Kaynak Metin:
Yıkın korku imparatorluğunu!..
Türkiye'nin üzerine çöken korku imparatorluğunu tekrar tekrar izah etmeye gerek var mı?..
Tek adam diktasının, bırakın siyaseti,günlük hayatımıza nasıl yansıdığının örneklerini bir daha sıralayalım mı?..
İşlenen anayasal suçları?..
Kanunların yok sayılamasını?..
Post modern sivil darbeleri?..
Vatana ihanet suçlarını?..
Yolsuzlukları,hırsızlıkları?..
Vatandaşın cebinden alınıp milletin anasına söven işadamlarının kasalarına doldurulan paraları?..
Biliyorum,gerek yok. Herkes, her kesim kendi payına düşeni alıyor. 14 yıldır muhalefetin alternatif üretemediği için, geçim derdine,can derdine düşürülen millet, kabuslar içinde hayata,vatan topraklarına bağlı yaşamaya çalışıyor. Çaresizce!..
Teslim olacağız mı?..
Hayır!..
Zaten, sarayda, dalkavukları da bunu gördü. Çok büyük telaş içindeler. Ahmet Davutoğlu'nun Başbakanlıktan azledilmesinin ardından yaşananlar ve havuz medyasından yapılan algı operasyonları sizi yılgınlığa düşürmesin. Sakın aldanmayın!.. Ülkücü irade önderliğinde Türk milletinin 15 Mayıs Pazar günü Ankara Esenboğa da düzenlediği büyük açık hava kurultayı çok korkuttu, çok tedirgin etti birilerini!..

Veri Satırları:
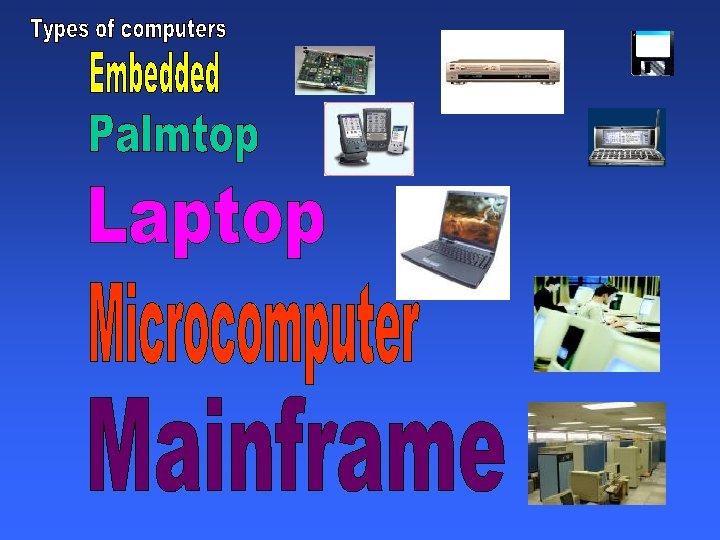 Types of computers
Embedded
Palmtop
Laptop
Microcomputer
Mainframe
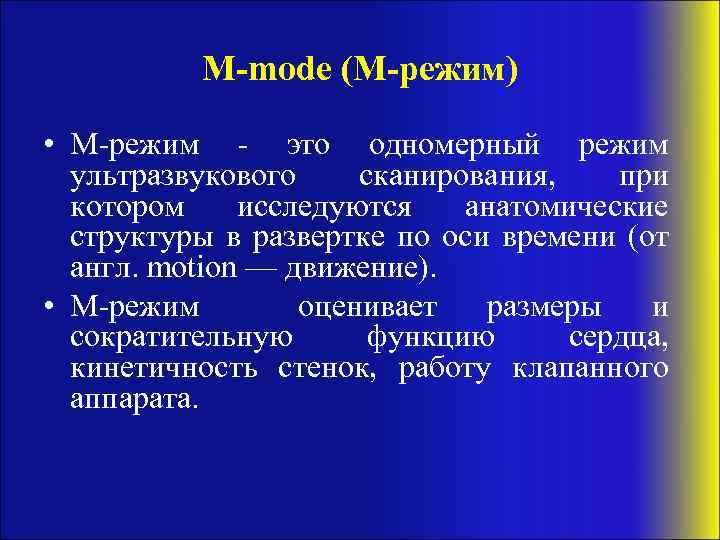 M-mode (М-режим)

• М-режим - это одномерный режим ультразвукового сканирования, при котором исследуются анатомические структуры в развертке по оси времени (от англ. motion — движение).

• М-режим оценивает размеры и сократительную функцию сердца, кинетичность стенок, работу клапанного аппарата.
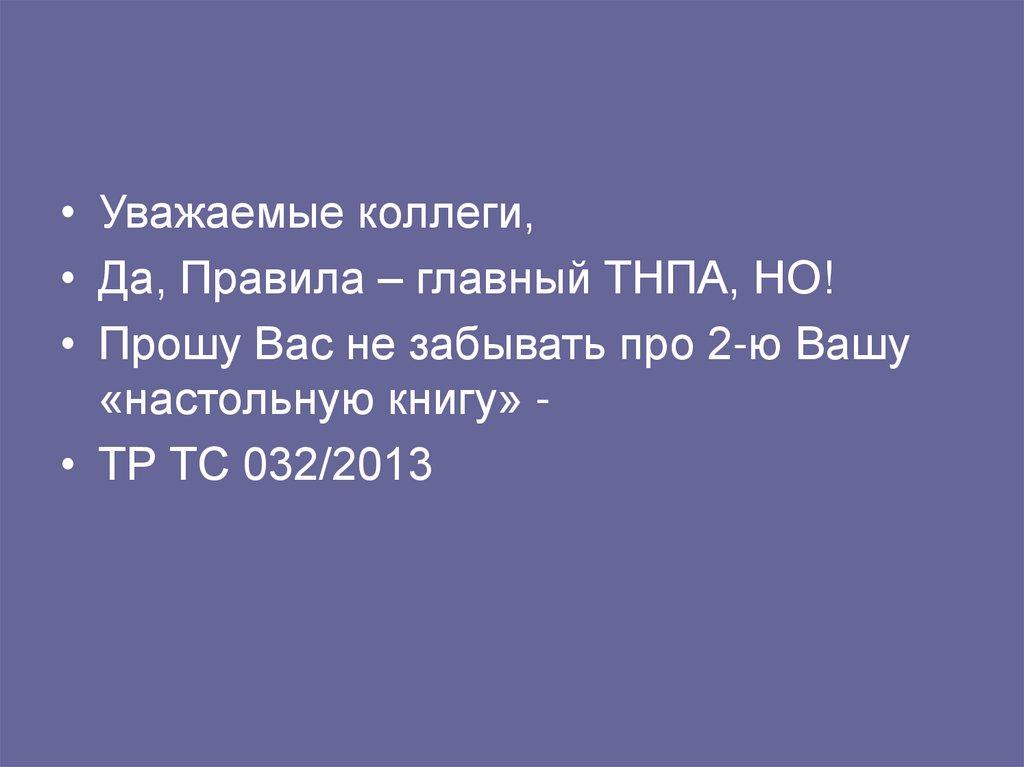 • Уважаемые коллеги,
• Да, Правила – главный ТНПА, НО!
• Прошу Вас не забывать про 2-ю Вашу «настольную книгу» -
• ТР ТС 032/2013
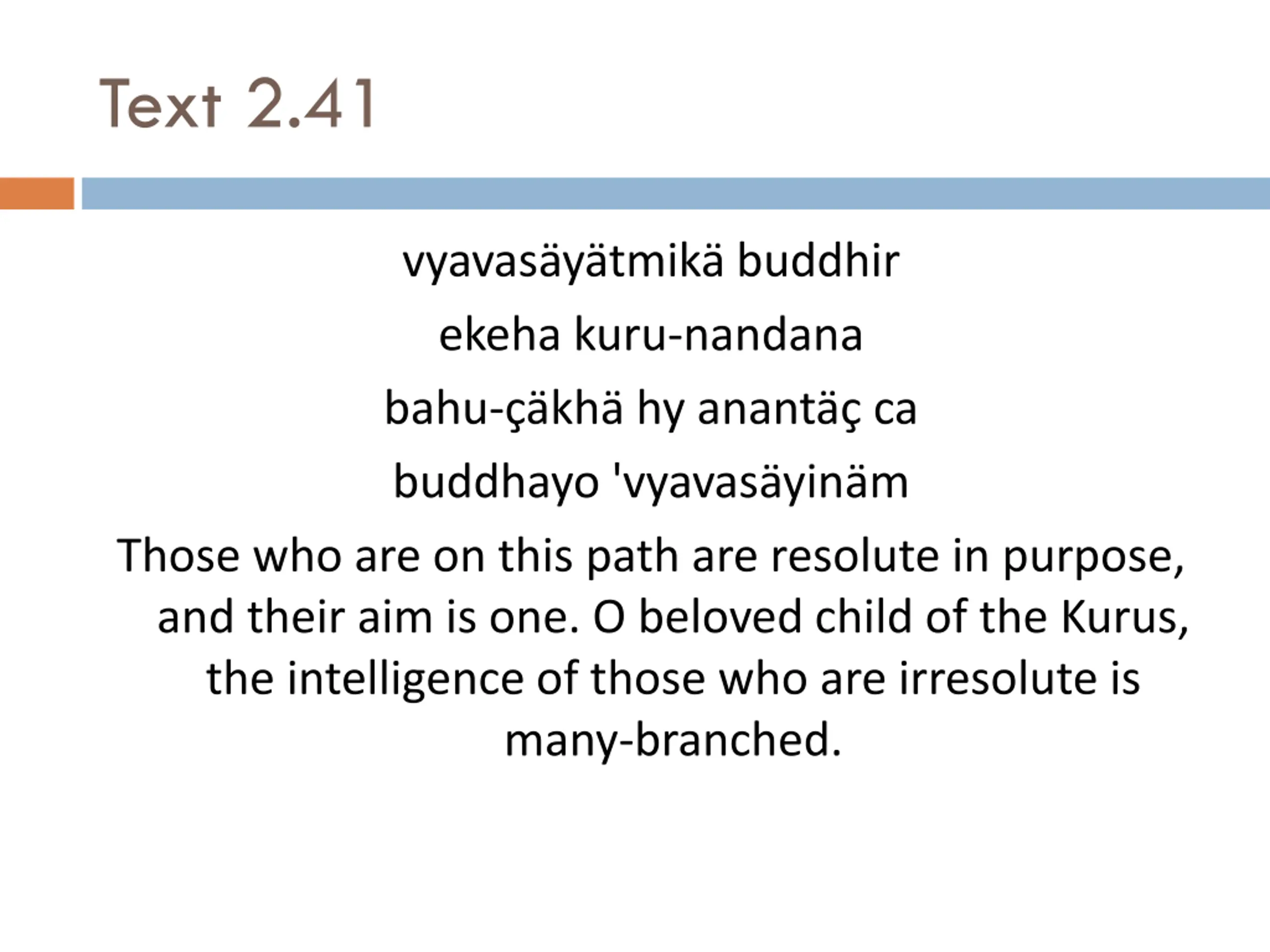 Text 2.41

vyavasäyätmikä buddhir
ekeha kuru-nandana
bahu-çäkhä hy anantäç ca
buddhayo 'vyavasäyinäm

Those who are on this path are resolute in purpose, and their aim is one. O beloved child of the Kurus, the intelligence of those who are irresolute is many-branched.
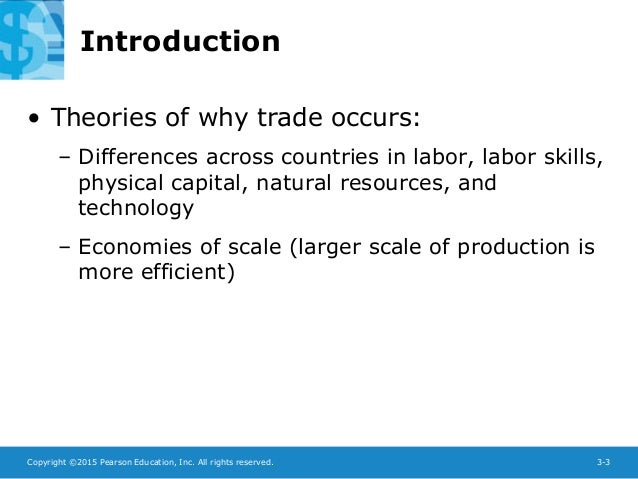 Introduction

• Theories of why trade occurs:

– Differences across countries in labor, labor skills, physical capital, natural resources, and technology

– Economies of scale (larger scale of production is more efficient)

Copyright ©2015 Pearson Education, Inc. All rights reserved.

3-3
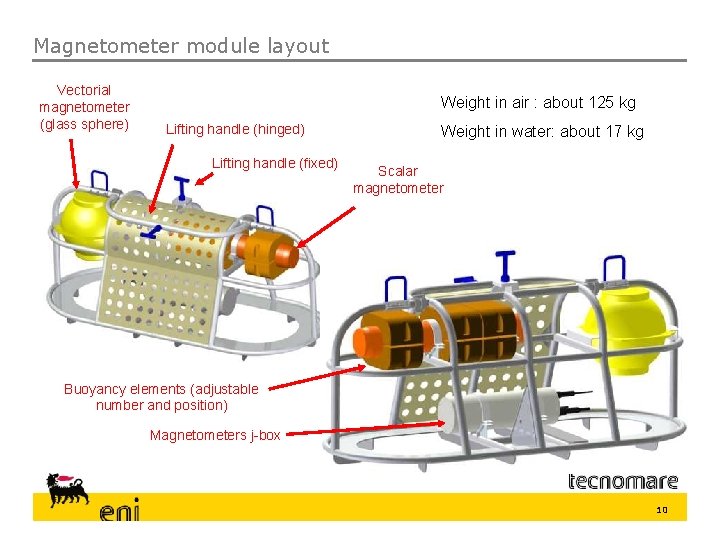 Magnetometer module layout

Vectorial magnetometer (glass sphere)

Lifting handle (hinged)

Lifting handle (fixed)

Scalar magnetometer

Weight in air : about 125 kg

Weight in water: about 17 kg

Buoyancy elements (adjustable number and position)

Magnetometers j-box

eni

tecnomare

10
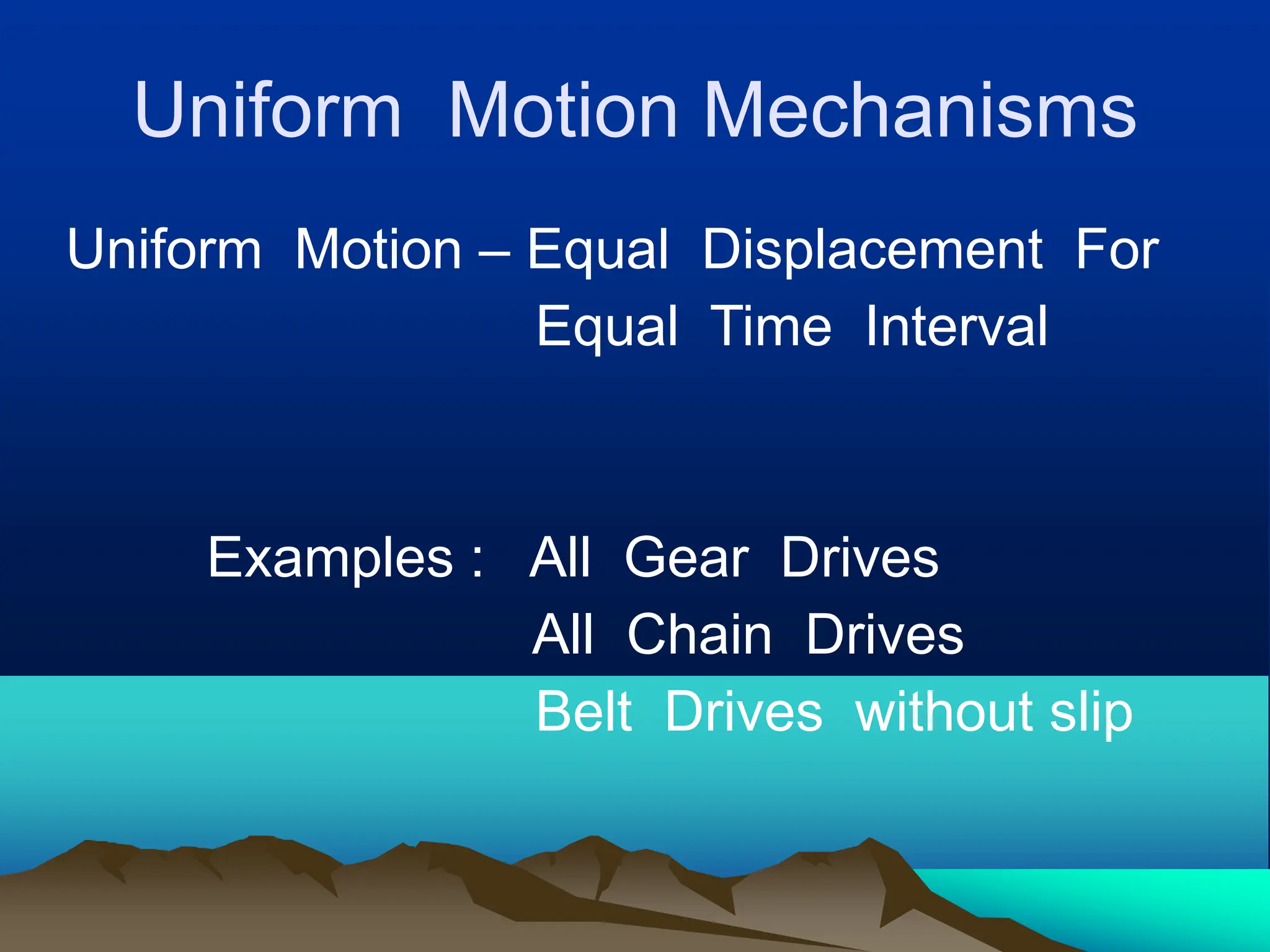 Uniform Motion Mechanisms

Uniform Motion – Equal Displacement For Equal Time Interval

Examples : All Gear Drives
All Chain Drives
Belt Drives without slip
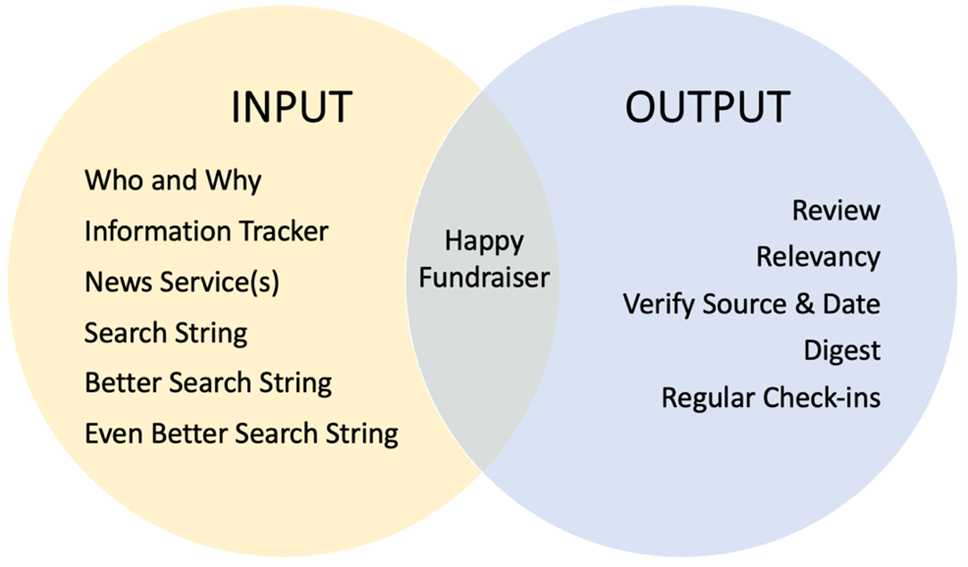 INPUT

Who and Why
Information Tracker
News Service(s)
Search String
Better Search String
Even Better Search String

Happy Fundraiser

OUTPUT

Review
Relevancy
Verify Source & Date
Digest
Regular Check-ins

Etkinlik 1:
Korku imparatorluğu üzerine yazıya göre Türk milletinin 15 Mayıs Pazar günü Ankara Esenboğa'da düzenlediği kurultay ne tür bir kurultaydı?
Etkinlik 2:
Korku imparatorluğu üzerine yazıyı kaldığı yerden devam ettirin.

Cevap Bölümü 1:
Büyük bir açık hava kurultayıydı.

Cevap Bölümü 2:
Saray'dan Binali Yıldırım ile birlikte verilen ilk Bakanlar Kurulu, MGK fotoğraflarına da kanmayın. Dışarıya söylenenlerin, yapılan açıklamaların içerde konuşulanlar ile ilgili uzaktan yakından alakası yok. Başbakan Yardımcılarının görev alanları AKP olağanüstü kongresi öncesi kağıda yazılmıştı.. Numan Kurtulmuş masal okudu!.. Söylediklerindeki tek gerçek nokta, başkanlık sistemine geçmek için anayasa değişikliğindeki acelecilikleri. Koltuk değneklerindeki sıkıntılarda bunaltıyor onları!.. Odalara kapanıp, büyüyen dip dalgasını nasıl önleyebileceklerini, korku imparatorluğunu daha nasıl dehşet hale getirebileceklerini tasarlıyorlar.
Korku imparatorluğunun yıkılabileceğine dair Esenboğa Kurultayından atılan işaret fişeği fazlaca tedirgin etti biri ve birilerini!..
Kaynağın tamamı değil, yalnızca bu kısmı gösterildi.